Even the largest of tech companies and algorithmic experts have found it challenging to deliver highly personalized services while avoiding discrimination. Several studies have shown that ads for high-paying job opportunities on platforms such as Facebook and Google are served disproportionately to men. And, just this year, Facebook was sued and found to be in violation of the Fair Housing Act for allowing real estate advertisers to target users by protected classes, including race, gender, age, and more.
What’s going on with personalization algorithms and why are they so difficult to wrangle? In today’s environment — with marketing automation software and automatic retargeting, A/B testing platforms that dynamically optimize user experiences over time, and ad platforms that automatically select audience segments — more important business decisions are being made automatically without human oversight. And while the data that marketers use to segment their customers are not inherently demographic, these variables are often correlated with social characteristics.
To understand how this works, suppose your company wants to use historical data to train an algorithm to identify customers who are most receptive to price discounts. If the customer profiles you feed into the algorithm contain attributes that correlate with demographic characteristics, the algorithm is highly likely to end up making different recommendations for different groups. Consider, for example, how often cities and neighborhoods are divided by ethnic and social classes and how often a user’s browsing data may be correlated with their geographic location (e.g., through their IP address or search history). What if users in white neighborhoods responded strongest to your marketing efforts in the last quarter? Or perhaps users in high-income areas were most sensitive to price discounts. (This is known to happen in some circumstances not because high-income customers can’t afford full prices but because they shop more frequently online and know to wait for price drops.) An algorithm trained on such historical data would — even without knowing the race or income of customers — learn to offer more discounts to the white, affluent ones.
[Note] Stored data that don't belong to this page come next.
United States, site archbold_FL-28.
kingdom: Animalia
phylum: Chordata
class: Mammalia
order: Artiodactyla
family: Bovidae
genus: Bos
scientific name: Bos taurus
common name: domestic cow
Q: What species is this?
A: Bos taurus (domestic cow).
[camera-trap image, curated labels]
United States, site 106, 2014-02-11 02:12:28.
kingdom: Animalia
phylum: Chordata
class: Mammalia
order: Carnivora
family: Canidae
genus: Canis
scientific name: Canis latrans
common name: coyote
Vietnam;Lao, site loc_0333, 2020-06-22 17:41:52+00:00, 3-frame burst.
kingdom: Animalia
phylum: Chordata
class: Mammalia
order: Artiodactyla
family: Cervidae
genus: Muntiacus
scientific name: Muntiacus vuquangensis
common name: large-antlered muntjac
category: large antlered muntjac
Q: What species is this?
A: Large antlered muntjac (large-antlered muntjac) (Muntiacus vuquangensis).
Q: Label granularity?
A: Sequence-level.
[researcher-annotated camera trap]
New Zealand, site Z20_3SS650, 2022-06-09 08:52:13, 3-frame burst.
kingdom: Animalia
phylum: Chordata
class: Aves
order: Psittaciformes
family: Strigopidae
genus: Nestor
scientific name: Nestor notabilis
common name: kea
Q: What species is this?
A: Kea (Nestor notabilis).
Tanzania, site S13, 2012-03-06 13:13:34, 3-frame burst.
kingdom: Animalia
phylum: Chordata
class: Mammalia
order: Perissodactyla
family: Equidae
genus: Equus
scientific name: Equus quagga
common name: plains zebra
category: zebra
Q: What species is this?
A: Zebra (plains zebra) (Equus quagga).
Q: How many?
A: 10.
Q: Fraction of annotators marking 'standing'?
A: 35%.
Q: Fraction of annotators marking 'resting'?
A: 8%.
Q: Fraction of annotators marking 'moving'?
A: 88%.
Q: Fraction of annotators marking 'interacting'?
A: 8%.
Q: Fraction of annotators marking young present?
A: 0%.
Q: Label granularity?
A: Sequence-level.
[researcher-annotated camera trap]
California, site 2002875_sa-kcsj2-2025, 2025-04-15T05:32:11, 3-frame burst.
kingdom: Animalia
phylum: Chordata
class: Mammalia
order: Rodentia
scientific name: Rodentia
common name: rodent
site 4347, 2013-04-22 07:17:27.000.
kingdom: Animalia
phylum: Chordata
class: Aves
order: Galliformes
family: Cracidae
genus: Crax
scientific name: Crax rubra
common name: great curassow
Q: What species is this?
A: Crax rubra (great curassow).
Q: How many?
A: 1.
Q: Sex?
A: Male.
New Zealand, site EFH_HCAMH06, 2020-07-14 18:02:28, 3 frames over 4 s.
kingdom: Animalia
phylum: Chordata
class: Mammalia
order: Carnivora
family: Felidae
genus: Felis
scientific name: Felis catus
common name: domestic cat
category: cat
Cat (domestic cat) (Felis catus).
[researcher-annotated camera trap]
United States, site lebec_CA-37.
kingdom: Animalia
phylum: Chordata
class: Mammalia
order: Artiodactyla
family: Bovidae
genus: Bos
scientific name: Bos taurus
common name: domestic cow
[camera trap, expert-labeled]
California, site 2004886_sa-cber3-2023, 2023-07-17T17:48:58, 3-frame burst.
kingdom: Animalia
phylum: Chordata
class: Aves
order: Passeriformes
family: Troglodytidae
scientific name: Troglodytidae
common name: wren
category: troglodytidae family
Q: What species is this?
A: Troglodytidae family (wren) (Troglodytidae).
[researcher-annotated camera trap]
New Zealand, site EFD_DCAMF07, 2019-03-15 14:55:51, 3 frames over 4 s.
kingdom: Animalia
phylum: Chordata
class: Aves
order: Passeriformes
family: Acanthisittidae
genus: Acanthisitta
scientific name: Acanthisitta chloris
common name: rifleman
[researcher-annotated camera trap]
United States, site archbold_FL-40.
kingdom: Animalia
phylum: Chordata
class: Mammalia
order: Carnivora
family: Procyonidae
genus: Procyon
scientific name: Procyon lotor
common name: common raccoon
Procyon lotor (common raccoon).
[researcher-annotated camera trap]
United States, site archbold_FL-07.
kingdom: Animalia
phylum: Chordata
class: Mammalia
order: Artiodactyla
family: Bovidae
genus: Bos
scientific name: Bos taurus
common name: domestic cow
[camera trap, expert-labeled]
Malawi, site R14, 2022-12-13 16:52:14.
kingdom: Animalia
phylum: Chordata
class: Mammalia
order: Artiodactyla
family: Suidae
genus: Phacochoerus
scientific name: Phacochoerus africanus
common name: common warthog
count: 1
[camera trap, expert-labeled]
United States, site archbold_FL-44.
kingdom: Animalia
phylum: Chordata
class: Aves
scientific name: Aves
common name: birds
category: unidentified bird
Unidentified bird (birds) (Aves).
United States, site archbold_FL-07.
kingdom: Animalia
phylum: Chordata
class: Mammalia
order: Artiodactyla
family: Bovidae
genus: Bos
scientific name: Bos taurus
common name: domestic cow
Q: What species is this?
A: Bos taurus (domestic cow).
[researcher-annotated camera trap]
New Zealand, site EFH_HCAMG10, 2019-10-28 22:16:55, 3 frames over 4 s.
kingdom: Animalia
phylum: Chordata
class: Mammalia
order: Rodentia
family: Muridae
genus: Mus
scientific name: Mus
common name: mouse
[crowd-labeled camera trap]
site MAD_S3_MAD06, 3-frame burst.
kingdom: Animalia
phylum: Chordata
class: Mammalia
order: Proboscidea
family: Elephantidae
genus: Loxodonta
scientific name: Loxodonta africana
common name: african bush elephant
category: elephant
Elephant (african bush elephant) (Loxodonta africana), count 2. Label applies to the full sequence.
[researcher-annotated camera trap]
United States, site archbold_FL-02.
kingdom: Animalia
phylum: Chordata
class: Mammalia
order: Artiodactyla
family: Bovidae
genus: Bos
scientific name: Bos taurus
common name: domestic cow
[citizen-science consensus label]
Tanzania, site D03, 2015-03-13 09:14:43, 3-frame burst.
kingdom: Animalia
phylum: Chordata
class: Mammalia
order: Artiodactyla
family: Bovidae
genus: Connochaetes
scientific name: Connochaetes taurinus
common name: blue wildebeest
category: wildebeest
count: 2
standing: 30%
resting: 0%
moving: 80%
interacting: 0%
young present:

To investigate this phenomenon, we looked at dozens of large-scale e-commerce pricing experiments to analyze how people around the United States responded to different price promotions. By using a customer’s IP address as an approximation of their location, we were able to match each user to a US Census tract and use public data to get an idea of the average income in their area. Analyzing the results of millions of website visits, we confirmed that, as in the hypothetical example above, people in wealthy areas responded more strongly to e-commerce discounts than those in poorer ones and, since dynamic pricing algorithms are designed to offer deals to users most likely to respond them, marketing campaigns would probably systematically offer lower prices to higher income individuals going forward.
What can your company can do to minimize these socially undesirable outcomes? One possibility for algorithmic risk-mitigation is formal oversight for your company’s internal systems. Such “AI audits” are likely to be complicated processes, involving assessments of accuracy, fairness, interpretability, and robustness of all consequential algorithmic decisions at your organization.
While this sounds costly in the short term, it may turn out to be beneficial for many companies in the long term. Because “fairness” and “bias” are difficult to universally define, getting into the habit of having more than one set of eyes looking for algorithmic inequities in your systems increases the chances you catch rogue code before it ships. Given the social, technical, and legal complexities associated with algorithmic fairness, it will likely become routine to have a team of trained internal or outside experts try to find blind spots and vulnerabilities in any business processes that rely on automated decision making.
As advancements in machine learning continue to shape our economy and concerns about wealth inequality and social justice increase, corporate leaders must be aware of the ways in which automated decisions can cause harm to both their customers and their organizations. It is more important than ever to consider how your automated marketing campaigns might discriminate against social and ethnic groups. Managers who anticipate these risks and act accordingly will be those who set their companies up for long-term success.